The runtime, however, stays nearly the same.
Obviously one of the measurements must be wrong. That means you have to do more and better measurements.
First I suggest starting with another easy tool: the time command. This should get you a rough idea where your time is spend.
If the results are still not conclusive you need a better testcase:
Use a larger problem
Do a warmup before measuring. Do some loops and start any measurement afterwards (in the same process).
Tiristan: It's all in user. What I'm doing is pretty simple, I think... Does the fact that the file is open the whole time mean anything?

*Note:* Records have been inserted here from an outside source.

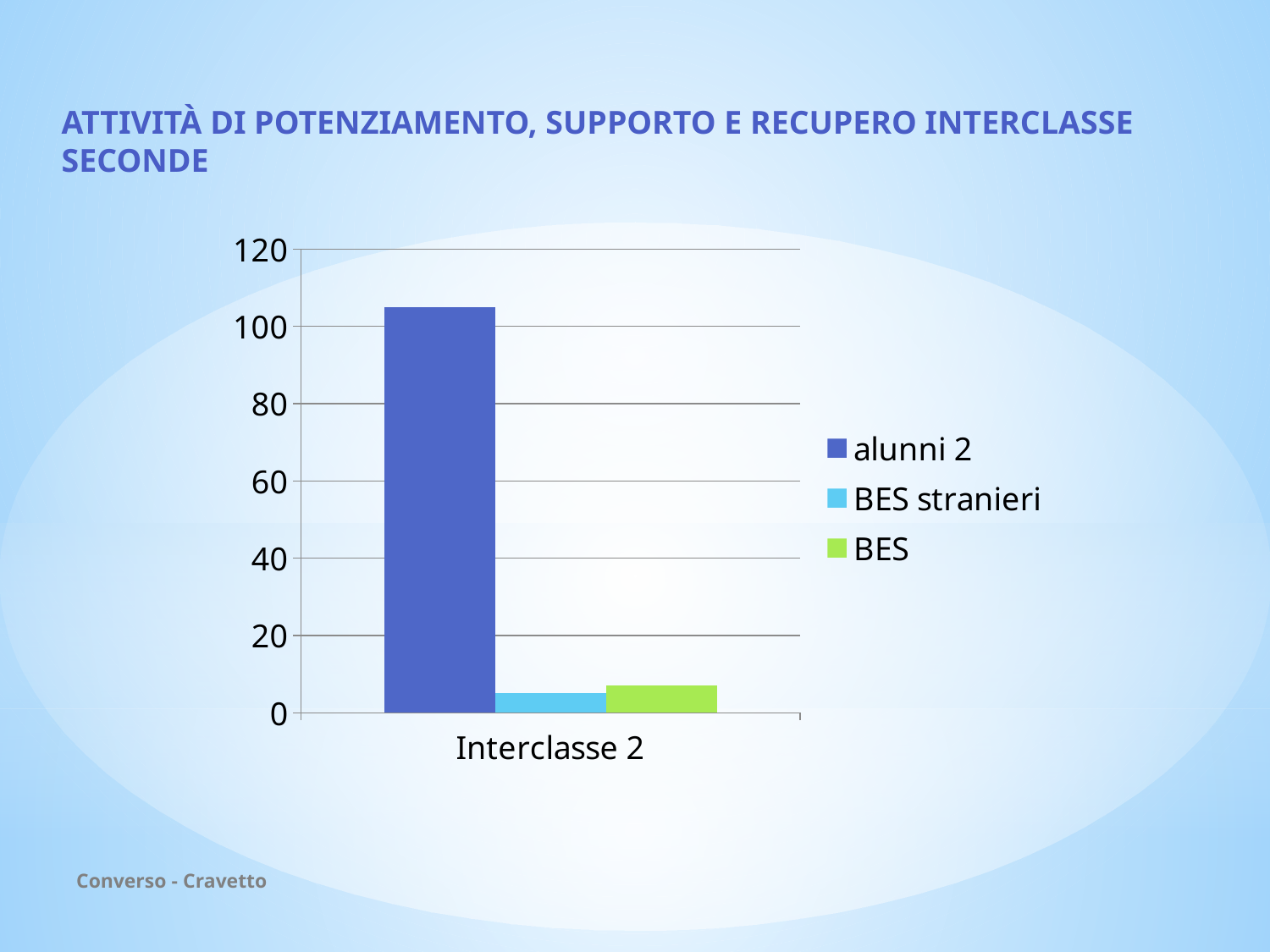
Which series has the lowest value for Interclasse 2? BES stranieri What kind of chart is shown on the slide? bar chart How many categories are shown on the x axis? 1 What colour is the bar for the alunni 2 series? blue How many series does the legend list? 3 Which is larger, the value for BES or the value for BES stranieri? BES What is the label of the category on the x axis? Interclasse 2 Is the value for BES stranieri greater or less than 20? less Which is larger, the value for alunni 2 or the value for BES? alunni 2 Is the value for BES greater or less than 20? less Which series has the highest value for Interclasse 2? alunni 2 Is the value for alunni 2 greater or less than 100? greater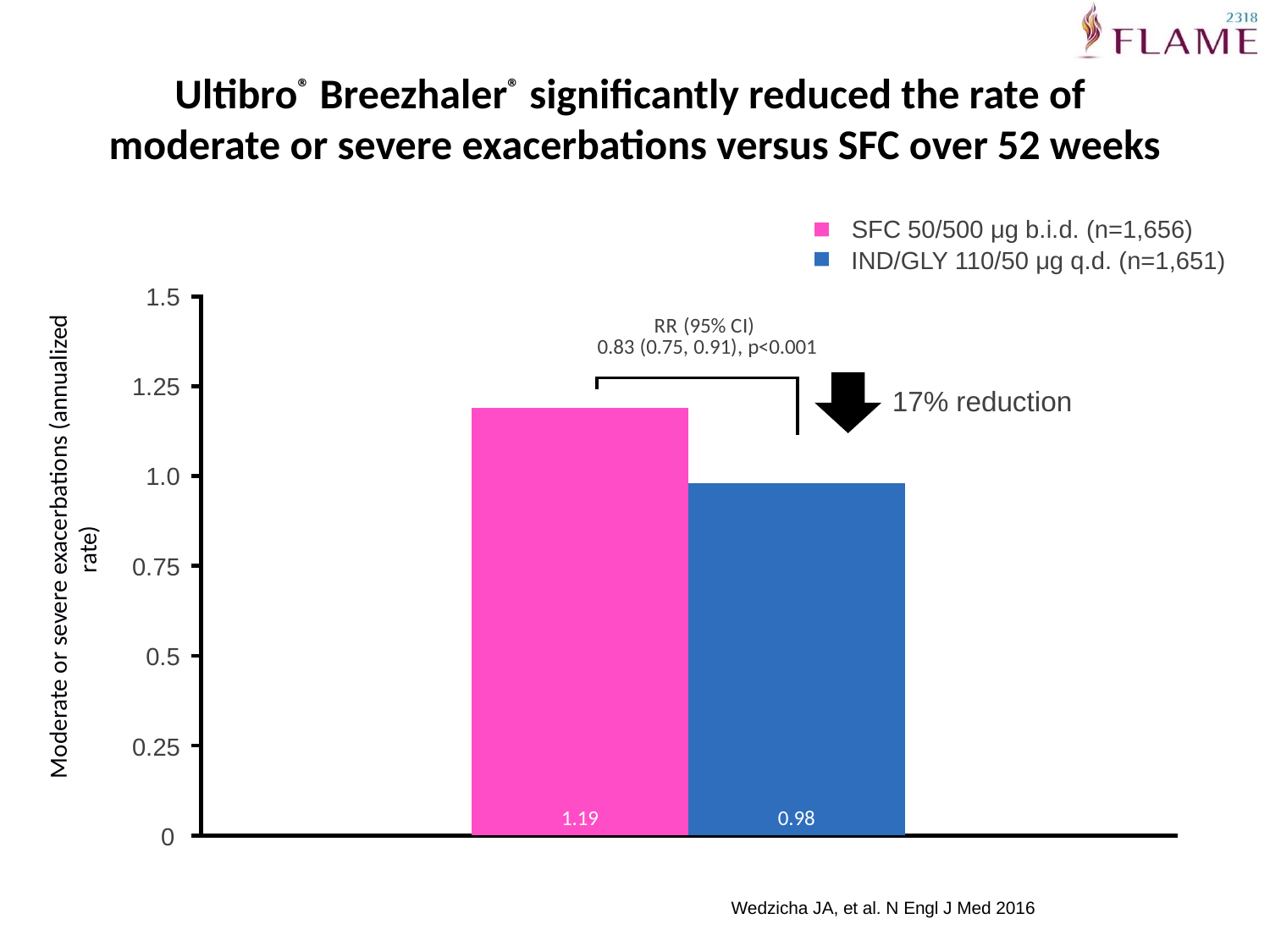
How many series does the legend list? 2 How many bars are plotted in the chart? 2 Which treatment group has the lower annualized exacerbation rate? IND/GLY 110/50 µg q.d. What is the difference between the SFC and IND/GLY annualized exacerbation rates? 0.21 What is the annualized rate of moderate or severe exacerbations for IND/GLY 110/50 µg q.d.? 0.98 Which treatment group has the higher annualized exacerbation rate? SFC 50/500 µg b.i.d. What type of chart is shown on the slide? Bar chart Is the annualized exacerbation rate for IND/GLY greater or less than 1.0? less What is the annualized rate of moderate or severe exacerbations for SFC 50/500 µg b.i.d.? 1.19 What percentage reduction is annotated on the chart? 17% reduction Is the annualized exacerbation rate for SFC greater or less than 1.0? greater What is the rate ratio (95% CI) shown on the chart? 0.83 (0.75, 0.91), p<0.001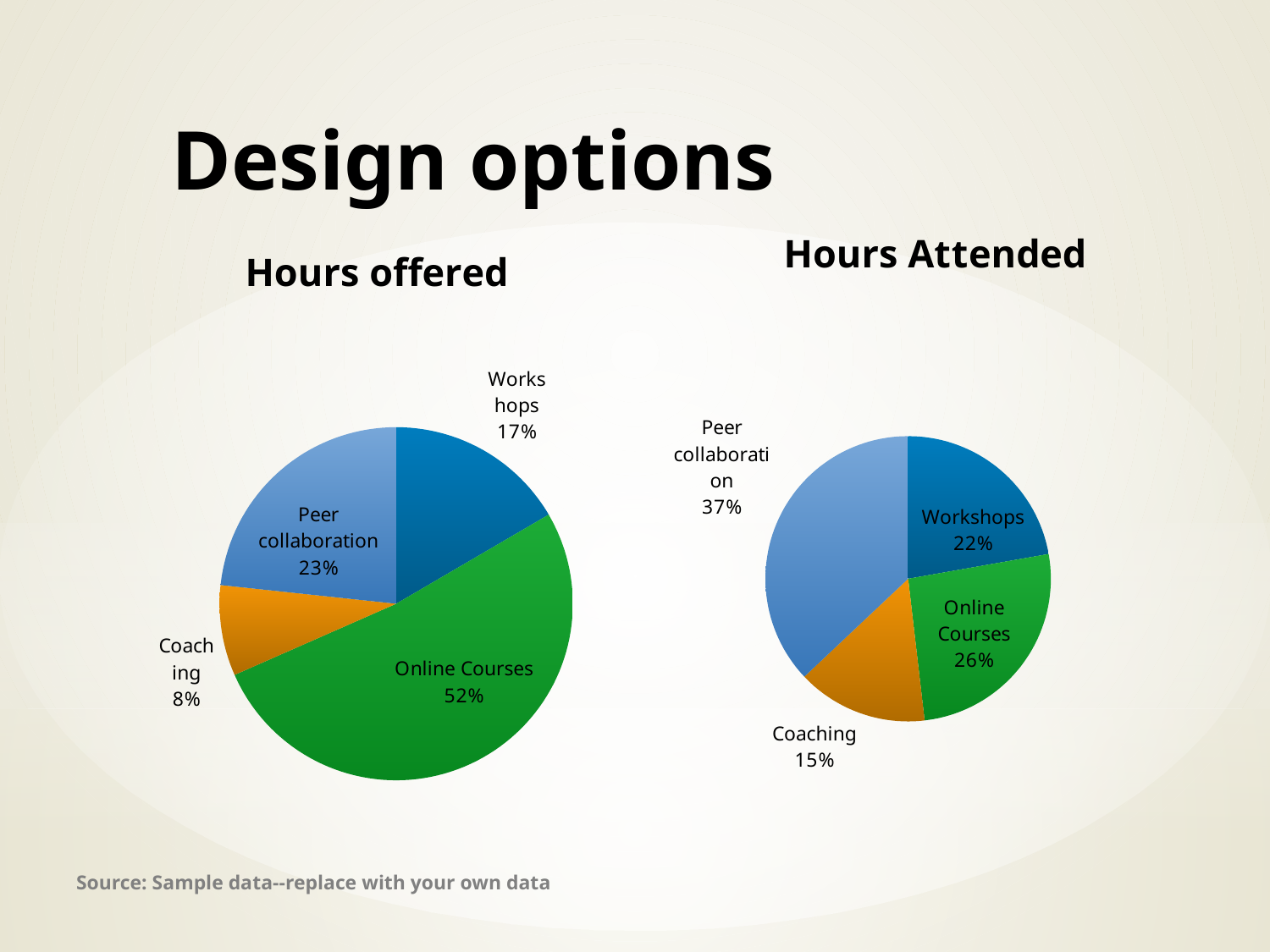
How many categories does the "Hours Attended" chart show? 4 In the "Hours Attended" chart, what share does Workshops have? 22% In the "Hours offered" chart, what is the difference between the Online Courses share and the Peer collaboration share? 29% In the "Hours Attended" chart, which category has the smallest slice? Coaching Which is larger: the Coaching share in the "Hours offered" chart or the Coaching share in the "Hours Attended" chart? Hours Attended In the "Hours offered" chart, what share does Online Courses have? 52% In the "Hours Attended" chart, what share does Peer collaboration have? 37% In the "Hours offered" chart, which category has the largest slice? Online Courses What colour is the Coaching slice in the "Hours offered" chart? Orange What kind of chart is the "Hours offered" chart? Pie chart In the "Hours offered" chart, which category has the smallest slice? Coaching In the "Hours Attended" chart, what is the difference between the Peer collaboration share and the Workshops share? 15%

That means the profiler is wrong.
Printing 100000 lines to the console using python results in something like:
for i in xrange(100000):
print i
To console:
time python print.py
[...]
real 0m2.370s
user 0m0.156s
sys 0m0.232s
Versus:
time python test.py > /dev/null
real 0m0.133s
user 0m0.116s
sys 0m0.008s
My point is:
Your internal measurements and time show you do not gain anything from disabling output. Google Perf Tools says you should. Who's wrong?
_write$UNIX2003 is probably referring to the write POSIX system call, which outputs to the terminal. I/O is very slow compared to almost anything else, so it makes sense that your program is spending a lot of time there if you are writing a fair bit of output.

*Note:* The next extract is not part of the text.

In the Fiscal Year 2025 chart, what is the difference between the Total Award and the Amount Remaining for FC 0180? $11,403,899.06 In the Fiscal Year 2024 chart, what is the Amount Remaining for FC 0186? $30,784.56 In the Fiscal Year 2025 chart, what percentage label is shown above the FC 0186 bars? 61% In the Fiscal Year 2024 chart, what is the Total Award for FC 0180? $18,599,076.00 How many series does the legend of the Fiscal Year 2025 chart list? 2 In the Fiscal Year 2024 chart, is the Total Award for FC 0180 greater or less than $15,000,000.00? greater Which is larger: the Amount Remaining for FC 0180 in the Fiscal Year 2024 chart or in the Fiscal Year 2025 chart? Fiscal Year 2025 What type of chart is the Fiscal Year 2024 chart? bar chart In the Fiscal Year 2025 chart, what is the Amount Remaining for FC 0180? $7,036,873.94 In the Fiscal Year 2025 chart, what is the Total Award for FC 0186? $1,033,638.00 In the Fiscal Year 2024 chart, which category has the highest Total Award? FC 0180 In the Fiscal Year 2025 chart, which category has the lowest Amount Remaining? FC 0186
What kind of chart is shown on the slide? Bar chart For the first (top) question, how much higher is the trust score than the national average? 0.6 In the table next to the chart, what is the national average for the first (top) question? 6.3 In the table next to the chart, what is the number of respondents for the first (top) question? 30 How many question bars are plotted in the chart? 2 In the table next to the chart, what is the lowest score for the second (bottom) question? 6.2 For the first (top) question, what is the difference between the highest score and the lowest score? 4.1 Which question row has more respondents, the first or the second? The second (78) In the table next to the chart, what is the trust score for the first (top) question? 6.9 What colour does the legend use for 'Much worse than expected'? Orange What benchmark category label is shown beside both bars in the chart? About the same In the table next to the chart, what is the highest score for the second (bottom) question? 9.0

I'm not sure why your program wouldn't speed up when you remove the output, but I can't really make a guess on only the information you've given. It would be nice to see some of the code, or even the perftools output when the cout statement is removed.
Google perftools collects samples of the call stack, so what you need is to get some visibility into those.
According to the doc, you can display the call graph at statement or address granularity. That should tell you what you need to know.